Two scenes played out simultaneously. The oil peace trade sent crude lower. The nuclear trade sent reactor stocks higher. These two moves looked unrelated. They were not.

The War Exposed a Structural Hole

The Iran conflict lasted long enough to matter. During the weeks the Strait was under threat, oil rose above $100 a barrel. Gas prices climbed to a national average of $4.17 a gallon. A senior Federal Reserve official warned the conflict could spark a "lasting" price shock. The Iranian war revealed something investors had known intellectually but had not fully priced: the energy grid supplying America's AI data centers runs through one of the world's most politically volatile chokepoints.

This is the hidden connection. The oil crash did not make nuclear irrelevant. The oil crisis made nuclear urgent.

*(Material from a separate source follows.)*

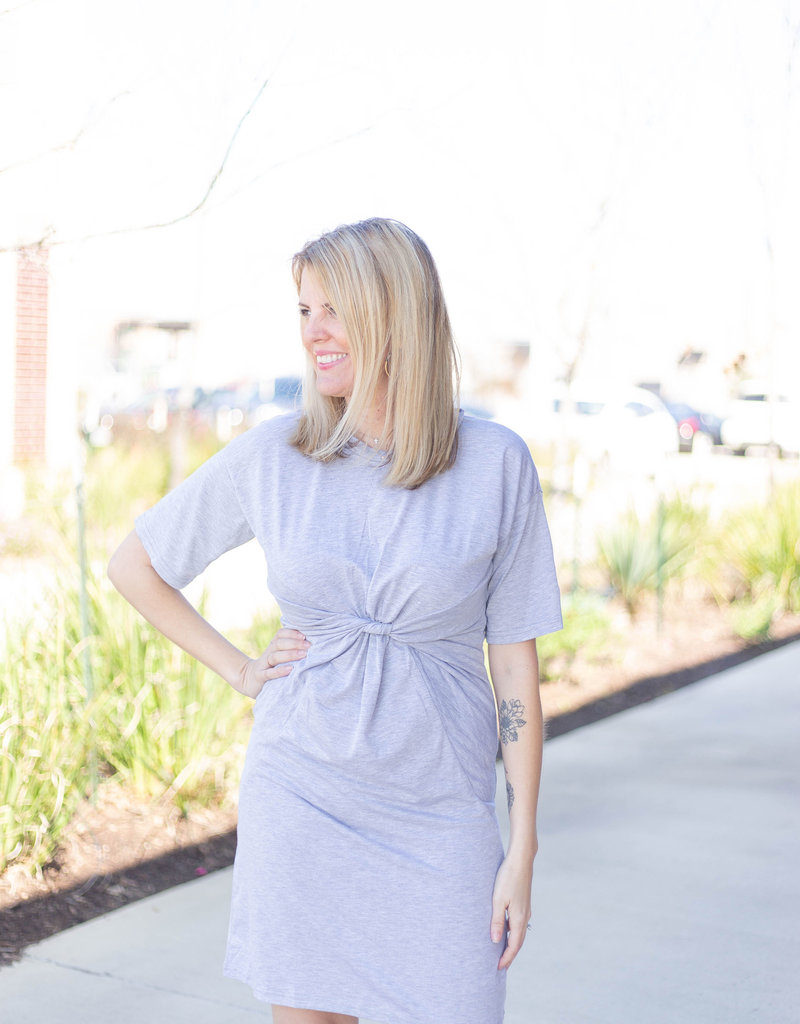Front Cinch Detail Knit Dress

AI data centers require electricity on a scale that existing grids cannot reliably supply. The crisis crystallized that dependency. Alphabet and Amazon are not signing power agreements with NiSource because oil got cheap on Friday. They are signing because the past several weeks demonstrated what a supply shock does to operating costs and planning certainty. Microsoft opened what it called the most powerful AI data center in the world this week. The company simultaneously extended a data deal with Stellantis. These infrastructure commitments run on decades-long horizons, not on the current price of Brent crude.

Bank of America has called the coming opportunity a "nuclear renaissance." Oklo's first reactor is scheduled to achieve a self-sustaining reaction by July 4th. The White House nuclear plan boosted Cameco and Centrus Energy alongside NuScale and Oklo. These moves did not happen because of peace. They happened because the war made the need visible.

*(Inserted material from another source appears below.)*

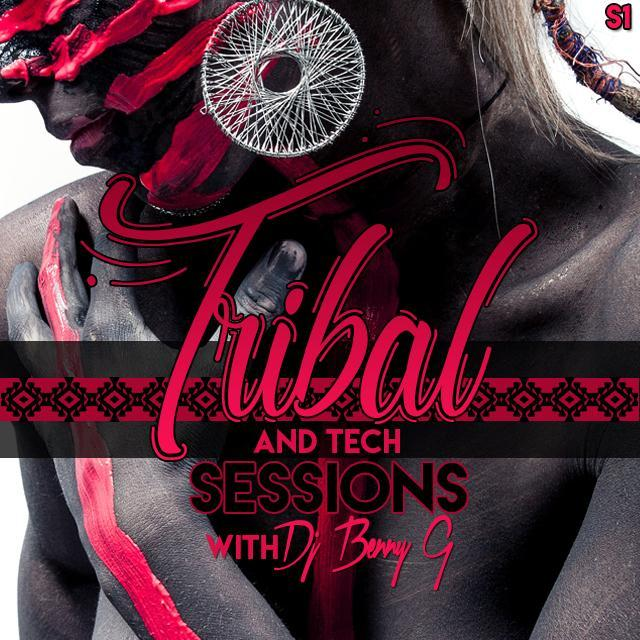 Tribal & Tech Sessions S1
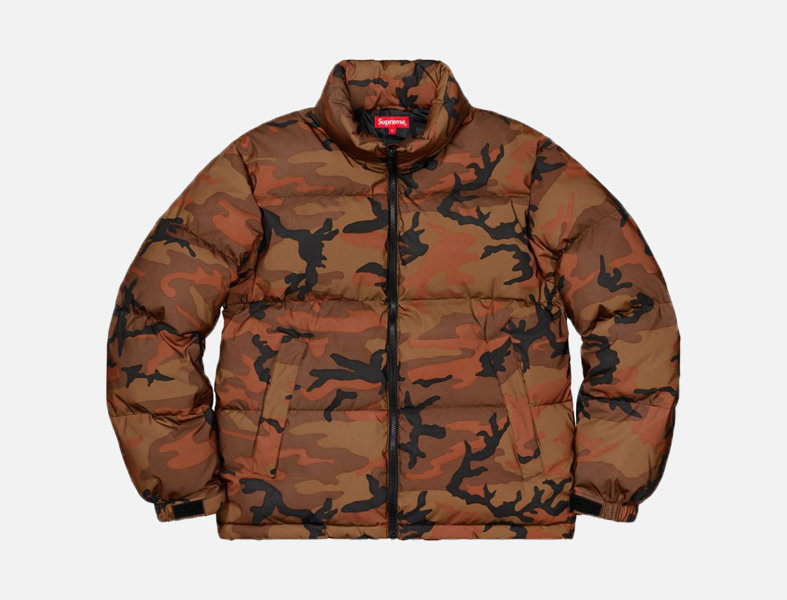 3. supreme-reflective-camo-down-jacket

The oil shock also accelerated a parallel shift. China's renewable energy and EV stocks lifted on export hopes tied to the same energy price shock. Europe saw the Iran war drive nuclear planning in hard-hit Asian and African markets. The disruption created the argument for the alternative. The Hormuz reopening resolved the immediate crisis. It did not resolve the underlying problem.

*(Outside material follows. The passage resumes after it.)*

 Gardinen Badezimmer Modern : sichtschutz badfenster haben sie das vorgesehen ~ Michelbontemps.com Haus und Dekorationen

What Holds, and What Breaks It

The weight of evidence points toward the nuclear and clean-energy buildout continuing regardless of where oil settles. The AI power demand driving these deals is structural. It does not reverse when Brent crude falls to $88. Alphabet's data center power agreements, Amazon's expanded NiSource deal, and Microsoft's Wisconsin facility are all multi-year capital commitments. They were not made because of a temporary oil spike and they will not be undone by a temporary oil drop.

That said, the 40% single-week surge in NuScale and the broader nuclear rally carry a real risk. Valuation has run far ahead of operational milestones. NuScale missed earnings estimates badly in February — a $507 million accounting hit from an expected milestone payment sent shares down more than 30% before this week's recovery. The company reports again on May 7th. Oklo's July 4th reactor milestone is the next hard test. If either event disappoints, the stocks that moved 40% in a week can give most of it back in a day.

The verification benchmark to watch is NiSource's next quarterly disclosure on data center power capacity commitments. If Alphabet and Amazon are accelerating their contracted gigawatts, the thesis holds regardless of oil prices. If those contracts slow or are delayed, the nuclear rally was a sentiment trade, not a structural shift.

The final tension: the Strait is open today. It has closed before. Iran's government has said the reopening is permanent. Prediction markets, and at least one Federal Reserve official, are not fully convinced. If the Strait closes again, oil returns above $100, and the entire energy grid fragility argument gets louder. Nuclear stocks would likely rally again — this time with more institutional conviction behind them.